Изменить размер шрифта - +

К примеру, мы называем фигней то, на что не стоило тратить деньги, поскольку оно не работает («этот электронный штопор – фигня»), но наиболее часто термин используется в применении к чему-то, что утверждается, говорится, сообщается: «он говорил всякую фигню; этот фильм – полная фигня». Франкфурт разбирает фигню, или брехню, в семиотическом смысле, отталкиваясь от определения, которое другой философ, Макс Блэк, дал слову «надувательство» (в смысле глупость или чепуха) как «граничащее с ложью искажение собственных мыслей, чувств или взглядов для введения в заблуждение, в особенности сопровождаемое претенциозностью на словах или на деле».

Нужно заметить, что американские философы весьма щепетильно относятся к проблеме истинности наших высказываний и много спорят, справедливо или нет говорить о том, что Одиссей вернулся на Итаку, принимая во внимание, что Одиссея никогда не существовало. То есть Франкфурт ставит себе задачу, во-первых, определить, в каком смысле брехня – вещь более сильная, чем надувательство, и, во-вторых, что значит граничащее с ложью искажение собственных мыслей, чувств или взглядов для введения в заблуждение.

Если рассуждать о второй проблеме, на эту тему существует обширная литература, начиная от Августина Блаженного и до наших дней: тот, кто лжет, знает, что он говорит неправду, и делает это заведомо, чтобы обмануть. Кто говорит неправду, не зная, что это неправда, – он, бедняга, не лжет, он ошибается, либо он просто сумасшедший. Допускаю, что если кто-то, искренне заблуждаясь, скажет, что Солнце вращается вокруг Земли, мы заметим, что это глупость и брехня. Определение Блэка опирается на тот факт, что говорящий глупости представляет тем самым искажение не только внешней реальности, но и своих собственных мыслей, чувств и взглядов.

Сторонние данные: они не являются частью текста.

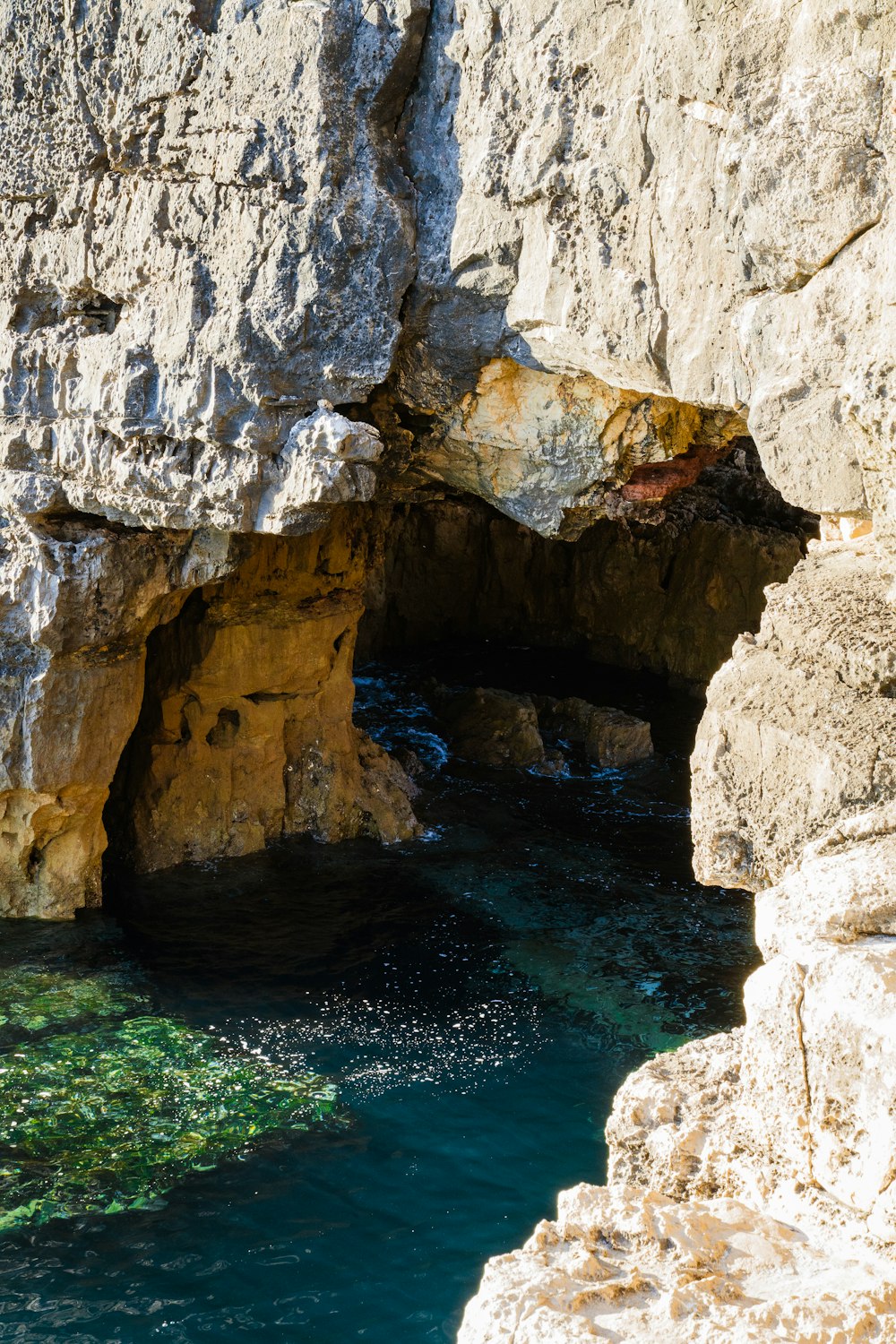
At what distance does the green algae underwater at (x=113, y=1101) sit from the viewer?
21.7 ft

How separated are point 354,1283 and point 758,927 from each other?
3297 mm

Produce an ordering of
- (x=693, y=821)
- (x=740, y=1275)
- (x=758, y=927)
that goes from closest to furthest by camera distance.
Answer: (x=740, y=1275)
(x=758, y=927)
(x=693, y=821)

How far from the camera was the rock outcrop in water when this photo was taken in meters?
3.49

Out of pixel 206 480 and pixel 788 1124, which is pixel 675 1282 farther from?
pixel 206 480

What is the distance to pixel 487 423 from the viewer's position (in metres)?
7.82

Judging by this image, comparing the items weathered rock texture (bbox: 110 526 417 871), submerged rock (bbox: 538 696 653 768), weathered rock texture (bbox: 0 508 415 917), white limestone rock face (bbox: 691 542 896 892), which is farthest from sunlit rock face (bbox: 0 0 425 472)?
submerged rock (bbox: 538 696 653 768)

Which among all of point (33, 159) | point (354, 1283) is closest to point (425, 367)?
point (33, 159)

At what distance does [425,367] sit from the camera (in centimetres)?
758

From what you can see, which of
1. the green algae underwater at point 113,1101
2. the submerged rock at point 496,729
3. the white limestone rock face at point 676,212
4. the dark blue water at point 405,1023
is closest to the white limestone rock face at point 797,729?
the white limestone rock face at point 676,212

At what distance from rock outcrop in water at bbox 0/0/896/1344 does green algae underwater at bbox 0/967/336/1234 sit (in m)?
1.67

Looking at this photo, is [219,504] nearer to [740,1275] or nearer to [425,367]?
[425,367]

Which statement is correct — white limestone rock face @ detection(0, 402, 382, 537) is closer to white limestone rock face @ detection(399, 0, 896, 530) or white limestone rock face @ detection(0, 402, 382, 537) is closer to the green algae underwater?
white limestone rock face @ detection(399, 0, 896, 530)

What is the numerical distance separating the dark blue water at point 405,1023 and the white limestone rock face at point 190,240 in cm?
334

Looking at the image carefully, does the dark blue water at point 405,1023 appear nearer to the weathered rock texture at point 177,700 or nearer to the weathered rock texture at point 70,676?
the weathered rock texture at point 177,700
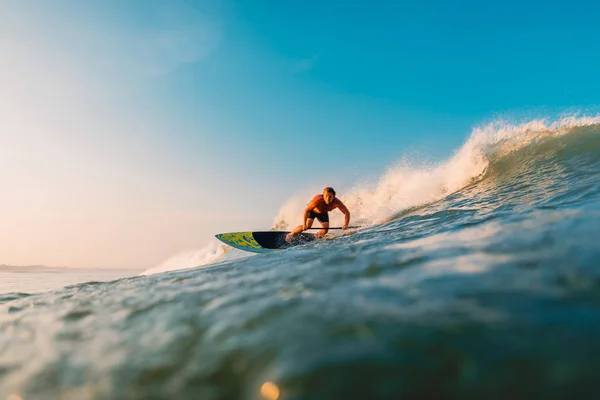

Подобное случается и с теми, кто лжет: некто, утверждающий, что у него есть сто евро в кармане (что неправда), делает это не только для того, чтобы мы поверили, будто в кармане у него действительно есть сто евро, но и для того, чтобы убедить нас в том, что он верит в наличие этих ста евро в своем кармане. Но Франкфурт уточняет, что, в отличие от лжи, главная цель надувательства – создать не ложное мнение о реальном положении вещей, о которых говорится, а, скорее, ложное впечатление о том, что происходит в сознании говорящего. Поэтому надувательство не перерастает в ложь, а лишь граничит с ней. Следуя примеру Франкфурта, президент Соединенных Штатов, выступая по случаю Дня независимости, может использовать пафосные выражения, подчеркивая, что божественный промысел руководил отцами-основателями. Он делает это не для того, чтобы убедить слушателей в том, что сам не считает истиной, а для того, чтобы создать у них впечатление о себе самом, показать, что он верит в Бога и любит родину.

Брехня отличается от надувательства тем, что она является утверждением заведомо ошибочным и прибегающие к ней так или иначе рисуют ложный образ самих себя, совершенно не беспокоясь о том, истинно или ложно то, что они говорят. «Брехун же скрывает от нас другое – свое безразличие к истине или лживости своих слов…» Подобные утверждения заставляют насторожиться, и, действительно, Франкфурт подтверждает наши худшие опасения: «Такие сферы, как реклама, пиар и бурно срастающаяся с ними в наши дни политика, изобилуют примерами столь откровенной брехни, что их можно безоговорочно признать классическими образцами ее воплощения». Цель брехни даже не в том, чтобы солгать о реальном состоянии вещей, а в том, чтобы произвести впечатление на слушателей, плохо отличающих истину от лжи, – они ведь тоже не заинтересованы в этих нюансах. Ко всему прочему, я думаю, брехуны полагаются на слабую память своей аудитории, что позволяет им производить бесконечную брехню, которая сама себе противоречит: «В отличие от честного человека или лжеца, брехун сверяется с фактами лишь там, где это необходимо, чтобы брехня сошла ему с рук».